### [Problems to solve]
a – In the article on the wake-free submarine cloak, what would the tiny pumps scattered throughout the mesh do?
b – Resume the article on the wake-free submarine cloak after its final sentence.

### [Source passage]
What's the News: Scientists have already bent light to make invisibility cloaks and manipulated sound to hide underwater objects from sonar. Now, researchers have come up with a preliminary design for a mesh shield that would let submarines stealthily maneuver through the seas without leaving any wake, they report in a study published online last week. How the Heck:
When something moves through water, it pulls water along with it, creating drag, and leaves a turbulent wake behind it, where more water rushes in to fill the newly vacated space.
To get an object to glide through water wake-free, the researchers propose coating it in a porous mesh of man-made metamaterial. Tiny pumps scattered throughout the mesh would help push water through with variable amounts of force. "The goal is make it so the water passing through the porous material leaves the cloak at the same speed as the water surrounding by the vessel," Yaroslav Urzhumov, one of the researchers, said in a press release. "In this way, the water outside the hull would appear to be still, relative to the vessel." The mesh would also reduce drag, letting a cloaked sub or ship cut through the water more efficiently than a traditional vessel.
The researchers modeled this technique on a sphere, simulating 10 layers of mesh to show how the shield would function. Essentially, the shield would speed up water at the front of the sphere, then slow the water to about its initial speed as it flows around the back.

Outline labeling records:

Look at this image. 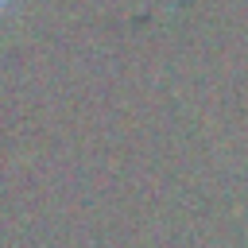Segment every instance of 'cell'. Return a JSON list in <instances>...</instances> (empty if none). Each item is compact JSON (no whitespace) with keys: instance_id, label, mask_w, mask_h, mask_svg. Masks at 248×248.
I'll use <instances>...</instances> for the list:
<instances>
[{"instance_id":"obj_1","label":"cell","mask_w":248,"mask_h":248,"mask_svg":"<svg viewBox=\"0 0 248 248\" xmlns=\"http://www.w3.org/2000/svg\"><path fill=\"white\" fill-rule=\"evenodd\" d=\"M4 4H8V0H0V8H4Z\"/></svg>"}]
</instances>
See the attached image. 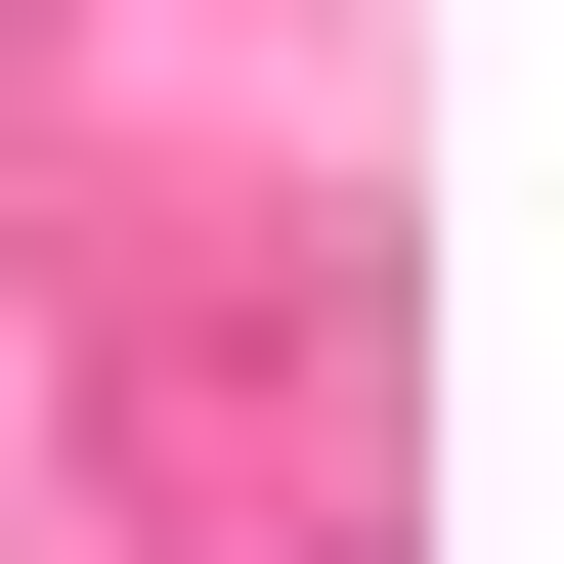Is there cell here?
I'll list each match as a JSON object with an SVG mask.
<instances>
[]
</instances>
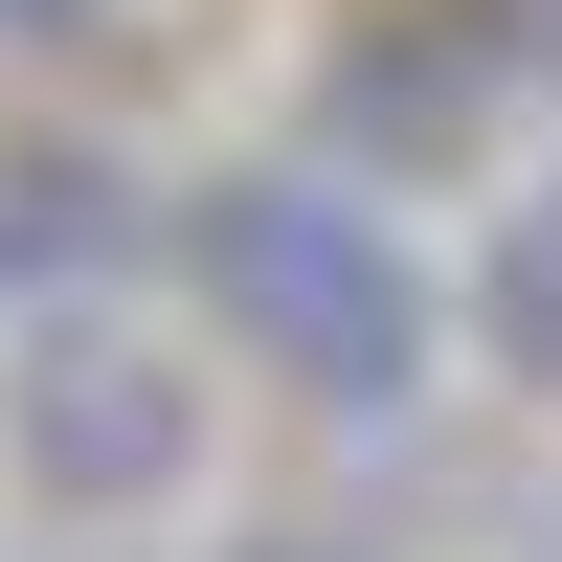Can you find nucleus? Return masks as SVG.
Wrapping results in <instances>:
<instances>
[{
	"label": "nucleus",
	"mask_w": 562,
	"mask_h": 562,
	"mask_svg": "<svg viewBox=\"0 0 562 562\" xmlns=\"http://www.w3.org/2000/svg\"><path fill=\"white\" fill-rule=\"evenodd\" d=\"M473 338L562 405V180H518V203H495V248H473Z\"/></svg>",
	"instance_id": "obj_5"
},
{
	"label": "nucleus",
	"mask_w": 562,
	"mask_h": 562,
	"mask_svg": "<svg viewBox=\"0 0 562 562\" xmlns=\"http://www.w3.org/2000/svg\"><path fill=\"white\" fill-rule=\"evenodd\" d=\"M518 90H540V23L518 0H428V23H360L338 68H315V158L338 180H383V203H428V180H473L495 135H518Z\"/></svg>",
	"instance_id": "obj_3"
},
{
	"label": "nucleus",
	"mask_w": 562,
	"mask_h": 562,
	"mask_svg": "<svg viewBox=\"0 0 562 562\" xmlns=\"http://www.w3.org/2000/svg\"><path fill=\"white\" fill-rule=\"evenodd\" d=\"M135 0H0V45H113Z\"/></svg>",
	"instance_id": "obj_6"
},
{
	"label": "nucleus",
	"mask_w": 562,
	"mask_h": 562,
	"mask_svg": "<svg viewBox=\"0 0 562 562\" xmlns=\"http://www.w3.org/2000/svg\"><path fill=\"white\" fill-rule=\"evenodd\" d=\"M180 270H203V315L248 338V383H293L315 428H405L428 360H450V293H428V248H405V203L338 180V158L203 180V203H180Z\"/></svg>",
	"instance_id": "obj_1"
},
{
	"label": "nucleus",
	"mask_w": 562,
	"mask_h": 562,
	"mask_svg": "<svg viewBox=\"0 0 562 562\" xmlns=\"http://www.w3.org/2000/svg\"><path fill=\"white\" fill-rule=\"evenodd\" d=\"M0 473L45 518H158L203 473V360L113 293H23V360H0Z\"/></svg>",
	"instance_id": "obj_2"
},
{
	"label": "nucleus",
	"mask_w": 562,
	"mask_h": 562,
	"mask_svg": "<svg viewBox=\"0 0 562 562\" xmlns=\"http://www.w3.org/2000/svg\"><path fill=\"white\" fill-rule=\"evenodd\" d=\"M518 23H540V90H562V0H518Z\"/></svg>",
	"instance_id": "obj_8"
},
{
	"label": "nucleus",
	"mask_w": 562,
	"mask_h": 562,
	"mask_svg": "<svg viewBox=\"0 0 562 562\" xmlns=\"http://www.w3.org/2000/svg\"><path fill=\"white\" fill-rule=\"evenodd\" d=\"M135 248V180L113 158H0V293H90Z\"/></svg>",
	"instance_id": "obj_4"
},
{
	"label": "nucleus",
	"mask_w": 562,
	"mask_h": 562,
	"mask_svg": "<svg viewBox=\"0 0 562 562\" xmlns=\"http://www.w3.org/2000/svg\"><path fill=\"white\" fill-rule=\"evenodd\" d=\"M248 562H383V540H248Z\"/></svg>",
	"instance_id": "obj_7"
}]
</instances>
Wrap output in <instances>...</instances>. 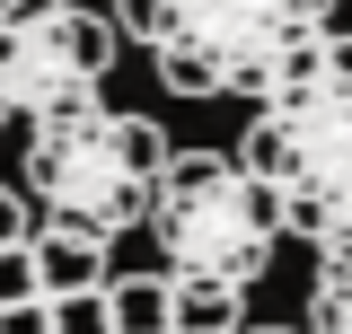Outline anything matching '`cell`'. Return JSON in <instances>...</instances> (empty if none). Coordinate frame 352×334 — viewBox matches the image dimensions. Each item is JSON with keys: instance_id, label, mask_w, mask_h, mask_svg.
Masks as SVG:
<instances>
[{"instance_id": "6da1fadb", "label": "cell", "mask_w": 352, "mask_h": 334, "mask_svg": "<svg viewBox=\"0 0 352 334\" xmlns=\"http://www.w3.org/2000/svg\"><path fill=\"white\" fill-rule=\"evenodd\" d=\"M238 159L264 176L291 238L352 255V36H317L264 88Z\"/></svg>"}, {"instance_id": "7a4b0ae2", "label": "cell", "mask_w": 352, "mask_h": 334, "mask_svg": "<svg viewBox=\"0 0 352 334\" xmlns=\"http://www.w3.org/2000/svg\"><path fill=\"white\" fill-rule=\"evenodd\" d=\"M115 36L141 44L176 97H264L335 36V0H115Z\"/></svg>"}, {"instance_id": "3957f363", "label": "cell", "mask_w": 352, "mask_h": 334, "mask_svg": "<svg viewBox=\"0 0 352 334\" xmlns=\"http://www.w3.org/2000/svg\"><path fill=\"white\" fill-rule=\"evenodd\" d=\"M159 167H168V132L150 115L106 106V97L27 124V194H36L44 229H71L97 247H115L124 229L150 220Z\"/></svg>"}, {"instance_id": "277c9868", "label": "cell", "mask_w": 352, "mask_h": 334, "mask_svg": "<svg viewBox=\"0 0 352 334\" xmlns=\"http://www.w3.org/2000/svg\"><path fill=\"white\" fill-rule=\"evenodd\" d=\"M141 229H150L159 273L194 282V291H256L273 247L291 238L273 194H264V176L238 150H168Z\"/></svg>"}, {"instance_id": "5b68a950", "label": "cell", "mask_w": 352, "mask_h": 334, "mask_svg": "<svg viewBox=\"0 0 352 334\" xmlns=\"http://www.w3.org/2000/svg\"><path fill=\"white\" fill-rule=\"evenodd\" d=\"M115 71V27L62 0V9H27V18H0V115H62V106H88Z\"/></svg>"}, {"instance_id": "8992f818", "label": "cell", "mask_w": 352, "mask_h": 334, "mask_svg": "<svg viewBox=\"0 0 352 334\" xmlns=\"http://www.w3.org/2000/svg\"><path fill=\"white\" fill-rule=\"evenodd\" d=\"M115 282V264L97 238H71V229H36V291L44 299H88Z\"/></svg>"}, {"instance_id": "52a82bcc", "label": "cell", "mask_w": 352, "mask_h": 334, "mask_svg": "<svg viewBox=\"0 0 352 334\" xmlns=\"http://www.w3.org/2000/svg\"><path fill=\"white\" fill-rule=\"evenodd\" d=\"M106 308H115V334H176V282L168 273H115Z\"/></svg>"}, {"instance_id": "ba28073f", "label": "cell", "mask_w": 352, "mask_h": 334, "mask_svg": "<svg viewBox=\"0 0 352 334\" xmlns=\"http://www.w3.org/2000/svg\"><path fill=\"white\" fill-rule=\"evenodd\" d=\"M308 334H352V255H317V282H308Z\"/></svg>"}, {"instance_id": "9c48e42d", "label": "cell", "mask_w": 352, "mask_h": 334, "mask_svg": "<svg viewBox=\"0 0 352 334\" xmlns=\"http://www.w3.org/2000/svg\"><path fill=\"white\" fill-rule=\"evenodd\" d=\"M176 334H247V291H194V282H176Z\"/></svg>"}, {"instance_id": "30bf717a", "label": "cell", "mask_w": 352, "mask_h": 334, "mask_svg": "<svg viewBox=\"0 0 352 334\" xmlns=\"http://www.w3.org/2000/svg\"><path fill=\"white\" fill-rule=\"evenodd\" d=\"M44 308H53V334H115L106 291H88V299H44Z\"/></svg>"}, {"instance_id": "8fae6325", "label": "cell", "mask_w": 352, "mask_h": 334, "mask_svg": "<svg viewBox=\"0 0 352 334\" xmlns=\"http://www.w3.org/2000/svg\"><path fill=\"white\" fill-rule=\"evenodd\" d=\"M27 299H44L36 291V238L27 247H0V308H27Z\"/></svg>"}, {"instance_id": "7c38bea8", "label": "cell", "mask_w": 352, "mask_h": 334, "mask_svg": "<svg viewBox=\"0 0 352 334\" xmlns=\"http://www.w3.org/2000/svg\"><path fill=\"white\" fill-rule=\"evenodd\" d=\"M0 334H53V308L27 299V308H0Z\"/></svg>"}, {"instance_id": "4fadbf2b", "label": "cell", "mask_w": 352, "mask_h": 334, "mask_svg": "<svg viewBox=\"0 0 352 334\" xmlns=\"http://www.w3.org/2000/svg\"><path fill=\"white\" fill-rule=\"evenodd\" d=\"M27 238H36V229H27V203L0 185V247H27Z\"/></svg>"}, {"instance_id": "5bb4252c", "label": "cell", "mask_w": 352, "mask_h": 334, "mask_svg": "<svg viewBox=\"0 0 352 334\" xmlns=\"http://www.w3.org/2000/svg\"><path fill=\"white\" fill-rule=\"evenodd\" d=\"M27 9H62V0H0V18H27Z\"/></svg>"}, {"instance_id": "9a60e30c", "label": "cell", "mask_w": 352, "mask_h": 334, "mask_svg": "<svg viewBox=\"0 0 352 334\" xmlns=\"http://www.w3.org/2000/svg\"><path fill=\"white\" fill-rule=\"evenodd\" d=\"M256 334H291V326H256Z\"/></svg>"}, {"instance_id": "2e32d148", "label": "cell", "mask_w": 352, "mask_h": 334, "mask_svg": "<svg viewBox=\"0 0 352 334\" xmlns=\"http://www.w3.org/2000/svg\"><path fill=\"white\" fill-rule=\"evenodd\" d=\"M0 124H9V115H0Z\"/></svg>"}]
</instances>
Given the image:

### [Responses per task]
a – They would help push water through the mesh with variable amounts of force.

b –
Not So Fast:
This mesh is still just a simulation; the researchers haven't actually built a wake-free sphere, much less a full-size submarine, yet.
So far, the cloak design would only work for small objects moving at a slow pace. For something four-tenths of an inch wide to stay wake-free, for instance, it would have to move at less than half an inch per minute.
The Future Holds:
Even with its limitations, the cloak could prove useful, Urzhumov suggests. Tiny cloaked robots made to look like fish could stealthily dart through the depths, sending back information on enemy vessels without being detected.
The mesh could also improve ships' efficiency and reduce drag, even if it didn't fully erase their wake.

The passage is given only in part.